▶ **Given instruction**: Pull out every line below that contains the word "green". Case matters.

▶ **Items stored from a collection**:
## Begin

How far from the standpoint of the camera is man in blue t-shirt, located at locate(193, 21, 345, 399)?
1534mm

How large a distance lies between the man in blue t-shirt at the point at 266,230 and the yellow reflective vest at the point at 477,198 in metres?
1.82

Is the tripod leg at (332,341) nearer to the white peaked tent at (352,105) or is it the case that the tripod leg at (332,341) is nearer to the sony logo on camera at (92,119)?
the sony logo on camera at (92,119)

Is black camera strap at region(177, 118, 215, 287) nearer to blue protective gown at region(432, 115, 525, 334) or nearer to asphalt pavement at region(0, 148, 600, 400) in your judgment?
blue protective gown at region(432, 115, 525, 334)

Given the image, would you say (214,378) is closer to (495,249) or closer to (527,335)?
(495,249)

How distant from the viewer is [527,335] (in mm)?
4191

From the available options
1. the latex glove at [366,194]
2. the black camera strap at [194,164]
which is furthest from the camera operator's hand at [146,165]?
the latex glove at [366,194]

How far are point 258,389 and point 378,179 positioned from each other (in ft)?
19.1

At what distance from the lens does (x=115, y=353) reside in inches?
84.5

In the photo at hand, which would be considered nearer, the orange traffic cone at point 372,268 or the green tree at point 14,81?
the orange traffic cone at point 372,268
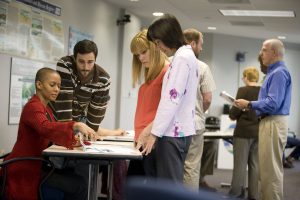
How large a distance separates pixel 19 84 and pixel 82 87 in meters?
1.92

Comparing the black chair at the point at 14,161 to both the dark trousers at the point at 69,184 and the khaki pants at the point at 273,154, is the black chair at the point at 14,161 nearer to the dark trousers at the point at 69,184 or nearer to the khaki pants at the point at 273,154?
the dark trousers at the point at 69,184

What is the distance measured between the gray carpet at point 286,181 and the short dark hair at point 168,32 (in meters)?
3.16

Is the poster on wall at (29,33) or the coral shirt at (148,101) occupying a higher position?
the poster on wall at (29,33)

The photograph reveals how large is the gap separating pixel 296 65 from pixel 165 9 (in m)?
4.72

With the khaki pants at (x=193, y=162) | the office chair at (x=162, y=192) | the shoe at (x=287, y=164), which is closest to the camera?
the office chair at (x=162, y=192)

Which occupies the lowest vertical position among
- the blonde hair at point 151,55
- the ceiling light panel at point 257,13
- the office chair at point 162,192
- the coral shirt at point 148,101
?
the office chair at point 162,192

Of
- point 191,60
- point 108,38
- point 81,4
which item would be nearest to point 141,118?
point 191,60

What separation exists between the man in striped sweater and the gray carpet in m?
2.53

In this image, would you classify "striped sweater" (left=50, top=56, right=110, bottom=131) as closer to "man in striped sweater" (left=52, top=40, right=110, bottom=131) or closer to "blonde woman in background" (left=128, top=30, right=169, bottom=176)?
"man in striped sweater" (left=52, top=40, right=110, bottom=131)

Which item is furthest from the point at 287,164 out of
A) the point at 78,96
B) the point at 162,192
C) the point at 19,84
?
the point at 162,192

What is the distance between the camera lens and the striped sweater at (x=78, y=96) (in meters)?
2.96

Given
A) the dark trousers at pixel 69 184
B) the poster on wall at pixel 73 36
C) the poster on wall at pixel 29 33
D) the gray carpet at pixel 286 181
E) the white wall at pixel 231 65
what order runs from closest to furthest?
1. the dark trousers at pixel 69 184
2. the poster on wall at pixel 29 33
3. the gray carpet at pixel 286 181
4. the poster on wall at pixel 73 36
5. the white wall at pixel 231 65

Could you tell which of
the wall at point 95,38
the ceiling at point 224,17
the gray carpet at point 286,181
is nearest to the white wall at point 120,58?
the wall at point 95,38

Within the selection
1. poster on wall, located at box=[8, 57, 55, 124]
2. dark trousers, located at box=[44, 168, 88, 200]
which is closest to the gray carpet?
poster on wall, located at box=[8, 57, 55, 124]
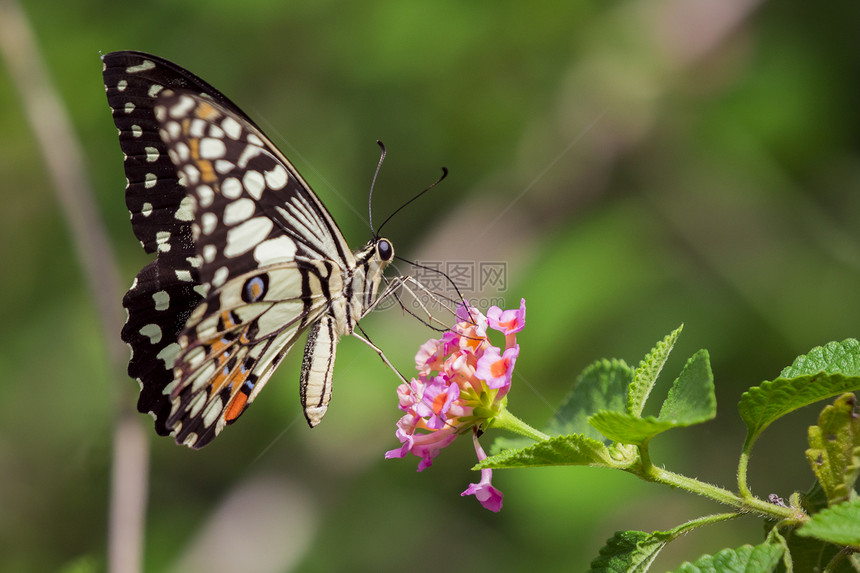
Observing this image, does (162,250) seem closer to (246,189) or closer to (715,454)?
(246,189)

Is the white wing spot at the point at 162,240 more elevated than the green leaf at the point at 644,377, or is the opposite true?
the white wing spot at the point at 162,240

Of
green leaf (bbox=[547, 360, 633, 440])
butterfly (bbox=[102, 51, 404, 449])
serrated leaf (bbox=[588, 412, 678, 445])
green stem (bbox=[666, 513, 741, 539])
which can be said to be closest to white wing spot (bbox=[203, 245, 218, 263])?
butterfly (bbox=[102, 51, 404, 449])

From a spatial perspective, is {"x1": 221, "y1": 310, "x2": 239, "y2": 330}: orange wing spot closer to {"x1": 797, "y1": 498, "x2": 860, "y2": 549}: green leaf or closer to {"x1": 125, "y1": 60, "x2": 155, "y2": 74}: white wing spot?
{"x1": 125, "y1": 60, "x2": 155, "y2": 74}: white wing spot

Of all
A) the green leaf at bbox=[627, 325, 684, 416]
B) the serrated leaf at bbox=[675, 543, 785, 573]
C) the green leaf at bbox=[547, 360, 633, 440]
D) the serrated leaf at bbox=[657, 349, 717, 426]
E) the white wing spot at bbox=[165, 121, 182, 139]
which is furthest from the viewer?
the white wing spot at bbox=[165, 121, 182, 139]

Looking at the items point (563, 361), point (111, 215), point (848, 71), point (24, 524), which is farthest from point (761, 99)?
point (24, 524)

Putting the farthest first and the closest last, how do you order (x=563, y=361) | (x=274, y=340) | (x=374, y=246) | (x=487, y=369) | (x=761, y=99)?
(x=761, y=99)
(x=563, y=361)
(x=374, y=246)
(x=274, y=340)
(x=487, y=369)

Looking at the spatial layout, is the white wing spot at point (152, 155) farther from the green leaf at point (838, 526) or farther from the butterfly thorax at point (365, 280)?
the green leaf at point (838, 526)

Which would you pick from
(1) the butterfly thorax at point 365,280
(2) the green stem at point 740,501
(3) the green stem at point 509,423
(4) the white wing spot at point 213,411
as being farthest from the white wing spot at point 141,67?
(2) the green stem at point 740,501
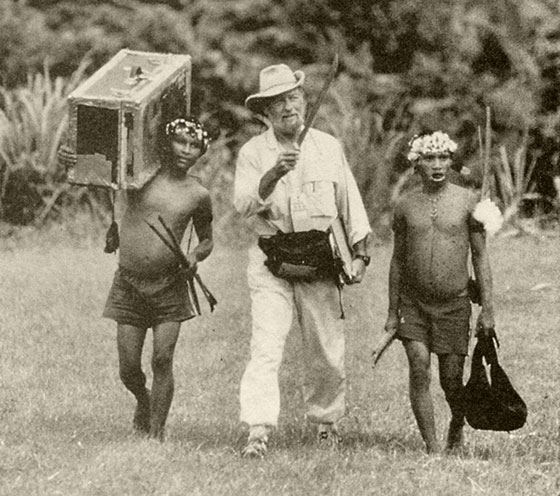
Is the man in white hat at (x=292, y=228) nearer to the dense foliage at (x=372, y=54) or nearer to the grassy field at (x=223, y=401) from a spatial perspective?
the grassy field at (x=223, y=401)

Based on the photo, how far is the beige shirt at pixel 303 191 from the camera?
852 cm

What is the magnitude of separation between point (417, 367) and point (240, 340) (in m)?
3.16

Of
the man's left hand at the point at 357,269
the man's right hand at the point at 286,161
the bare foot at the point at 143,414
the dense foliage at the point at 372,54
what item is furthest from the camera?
the dense foliage at the point at 372,54

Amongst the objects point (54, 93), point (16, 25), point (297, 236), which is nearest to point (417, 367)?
point (297, 236)

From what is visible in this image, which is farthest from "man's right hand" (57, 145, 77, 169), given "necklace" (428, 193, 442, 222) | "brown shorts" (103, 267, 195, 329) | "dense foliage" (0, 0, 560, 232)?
"dense foliage" (0, 0, 560, 232)

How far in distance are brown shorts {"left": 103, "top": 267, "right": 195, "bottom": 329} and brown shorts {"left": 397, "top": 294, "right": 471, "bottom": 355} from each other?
1.13 metres

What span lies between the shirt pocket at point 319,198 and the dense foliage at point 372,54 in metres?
6.94

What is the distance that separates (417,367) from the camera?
8375 mm

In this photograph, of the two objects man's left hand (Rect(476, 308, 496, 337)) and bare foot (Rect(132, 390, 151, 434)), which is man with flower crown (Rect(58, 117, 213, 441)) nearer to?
bare foot (Rect(132, 390, 151, 434))

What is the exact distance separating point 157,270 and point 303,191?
866 mm

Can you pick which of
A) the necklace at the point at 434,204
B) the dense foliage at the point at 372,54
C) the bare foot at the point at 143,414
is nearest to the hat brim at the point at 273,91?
the necklace at the point at 434,204

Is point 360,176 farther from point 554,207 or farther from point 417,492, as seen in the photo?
point 417,492

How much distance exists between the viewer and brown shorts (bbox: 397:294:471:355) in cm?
840

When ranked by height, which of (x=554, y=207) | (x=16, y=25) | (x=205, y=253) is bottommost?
(x=554, y=207)
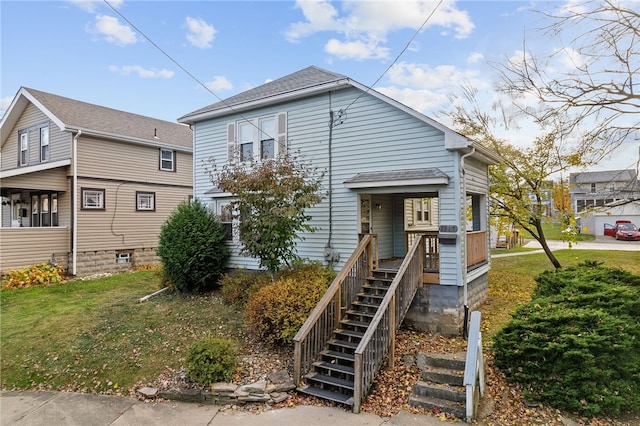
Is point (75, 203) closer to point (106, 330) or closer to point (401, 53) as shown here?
point (106, 330)

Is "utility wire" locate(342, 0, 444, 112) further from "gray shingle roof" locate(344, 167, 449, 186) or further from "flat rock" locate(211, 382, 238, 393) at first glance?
"flat rock" locate(211, 382, 238, 393)

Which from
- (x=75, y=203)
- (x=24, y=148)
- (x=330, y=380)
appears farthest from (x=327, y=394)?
(x=24, y=148)

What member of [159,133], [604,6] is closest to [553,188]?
[604,6]

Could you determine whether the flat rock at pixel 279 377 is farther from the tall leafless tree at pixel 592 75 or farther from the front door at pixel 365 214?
the tall leafless tree at pixel 592 75

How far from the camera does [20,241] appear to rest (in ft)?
45.1

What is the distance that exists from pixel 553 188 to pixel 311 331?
40.7ft

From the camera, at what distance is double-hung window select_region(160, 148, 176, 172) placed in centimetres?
1834

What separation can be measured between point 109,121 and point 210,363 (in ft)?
50.9

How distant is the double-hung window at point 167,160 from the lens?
18.3 metres

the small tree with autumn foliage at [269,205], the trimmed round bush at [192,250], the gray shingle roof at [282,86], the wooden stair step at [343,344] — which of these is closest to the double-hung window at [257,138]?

## End

▶ **Correct output**:
In the photo at hand, which would be considered nearer, the orange traffic cone at point 372,268 or the green tree at point 14,81?
Is the white wing spot at the point at 162,240 more elevated than the green leaf at the point at 644,377, or is the opposite true?
green leaf (bbox=[547, 360, 633, 440])
green stem (bbox=[666, 513, 741, 539])
From a spatial perspective, is {"x1": 221, "y1": 310, "x2": 239, "y2": 330}: orange wing spot closer to {"x1": 797, "y1": 498, "x2": 860, "y2": 549}: green leaf or closer to {"x1": 125, "y1": 60, "x2": 155, "y2": 74}: white wing spot?
A) the green leaf at bbox=[627, 325, 684, 416]
C) the green leaf at bbox=[547, 360, 633, 440]
Looking at the spatial layout, is the white wing spot at point (152, 155) farther from the green leaf at point (838, 526) or farther from the butterfly thorax at point (365, 280)?
the green leaf at point (838, 526)
(2) the green stem at point 740,501
(3) the green stem at point 509,423
(2) the green stem at point 740,501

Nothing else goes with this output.